Per quella tragedia Triora ancora oggi viene considerata un borgo pregno di anime vaganti e vendicatrici di quelle streghe le quali si dice utilizzassero della cenere maledetta creata dalla cremazione autoindotta di Satana, cenere che poi veniva utilizzata per essere gettata nei campi creando così siccità e carestie.
Lo spirito della strega Basùria, una di loro, ancora oggi dimorerebbe in alcune cavità denominate Bocche delle Streghe, tra Cassana e Pignone (ovvero grotte di Toirano) anche se in realtà si pensa che in tutta la Liguria esse continuino a vagare incutendo timore nei poveri malcapitati che le incontrassero.
La strega Basùra cerca in realtà di allontanare tutti coloro che cerchino di entrare nella sua grotta tanto che il vento forte produce suoni inquietanti, passando per le cavità della grotta, in modo tale da allontanare qualsivoglia curioso.
I veri sheoques sono gli spiriti che infestano i sacri cespugli del biancospino e le verdi fortezze.
In giro per tutta l’Irlanda ci sono campicelli circondati da fossati che si ritiene siano antiche fortificazioni e ripari per il bestiame. Sono queste le Fortezze, o Forti, o royalties, come vengono a seconda dei casi chiamati.
Qui, sposandosi tra loro, vivono i folletti di terra.
Si dice che molti siano i mortali dal cuore impuro che si sono lasciati adescare e che sono finiti nel loro cupo mondo. Molti di più sono invece quelli dal cuore puro che hanno ascoltato la loro musica fatata fino a che ogni umano interesse e gioia ha lasciato i loro cuori, ed essi sono diventati grandi veggenti contadini o Guaritori , oppure grandi musicisti contadini o poeti come Carolan, che raccoglieva le sue melodie dormendo su di un Forte abitato da folletti; oppure morivano dopo un anno e un giorno, per vivere per sempre, da allora in poi, tra i folletti in perenne beatitudine.
Questi Sheoques sono, nel complesso, buoni; hanno però un’abitudine assai perfida, un’abitudine degna di una strega.

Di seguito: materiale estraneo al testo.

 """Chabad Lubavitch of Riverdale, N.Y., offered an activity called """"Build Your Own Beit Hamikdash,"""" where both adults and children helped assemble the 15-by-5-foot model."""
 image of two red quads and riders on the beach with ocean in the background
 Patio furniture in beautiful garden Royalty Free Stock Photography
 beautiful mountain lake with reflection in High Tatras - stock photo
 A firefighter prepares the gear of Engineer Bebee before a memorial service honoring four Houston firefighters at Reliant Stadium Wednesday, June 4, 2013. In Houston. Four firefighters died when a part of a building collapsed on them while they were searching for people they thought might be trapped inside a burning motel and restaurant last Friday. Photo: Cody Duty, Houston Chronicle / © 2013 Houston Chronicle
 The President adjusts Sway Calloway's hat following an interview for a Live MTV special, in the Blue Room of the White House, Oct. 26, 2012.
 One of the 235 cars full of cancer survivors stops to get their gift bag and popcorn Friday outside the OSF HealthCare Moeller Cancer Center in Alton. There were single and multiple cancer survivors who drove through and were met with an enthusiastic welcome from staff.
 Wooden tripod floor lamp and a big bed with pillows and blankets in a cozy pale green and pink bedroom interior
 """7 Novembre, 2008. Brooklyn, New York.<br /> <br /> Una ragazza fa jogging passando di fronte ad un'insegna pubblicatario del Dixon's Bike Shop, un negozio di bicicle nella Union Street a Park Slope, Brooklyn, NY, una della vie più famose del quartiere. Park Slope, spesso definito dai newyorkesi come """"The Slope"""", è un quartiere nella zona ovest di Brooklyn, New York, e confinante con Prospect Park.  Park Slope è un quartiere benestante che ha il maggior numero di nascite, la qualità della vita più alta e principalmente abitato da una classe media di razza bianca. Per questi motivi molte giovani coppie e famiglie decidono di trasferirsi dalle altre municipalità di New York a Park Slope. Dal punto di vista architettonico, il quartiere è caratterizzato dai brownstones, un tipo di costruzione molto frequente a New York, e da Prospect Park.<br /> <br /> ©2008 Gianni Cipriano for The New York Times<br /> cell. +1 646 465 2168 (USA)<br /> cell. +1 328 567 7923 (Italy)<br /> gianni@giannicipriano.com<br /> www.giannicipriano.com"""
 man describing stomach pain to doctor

Rapiscono i bambini figli di coloro i quali si erano macchiati di gravi crimini contro la natura e lasciano al loro posto un folletto avvizzito, magari vecchio mille o duemila anni. Certe volte invece ad essere rapiti sono proprio gli artefici di quei crimini o altri adulti, maschi o femmine, membri della loro stessa famiglia.
Vicino al villaggio di Coloney, nello Sligo viveva una vecchia che è stata rapita in gioventù. Quando è tornata a casa, dopo sette anni, non aveva più le punte dei piedi perchè se le era consumate ballando.
Ogni tanto si sente di qualche persona a cui i folletti di terra hanno fatto davvero male, ma bisogna dire che in questi casi le vittime se lo erano quasi sempre meritato come per esempio quelle due persone uccise nel distretto della contea di Down che si dice siano state uccise dai Sheoques perché colpevoli di aver sradicato dei cespugli dei biancospino che appartenevano proprio ai Sheoques.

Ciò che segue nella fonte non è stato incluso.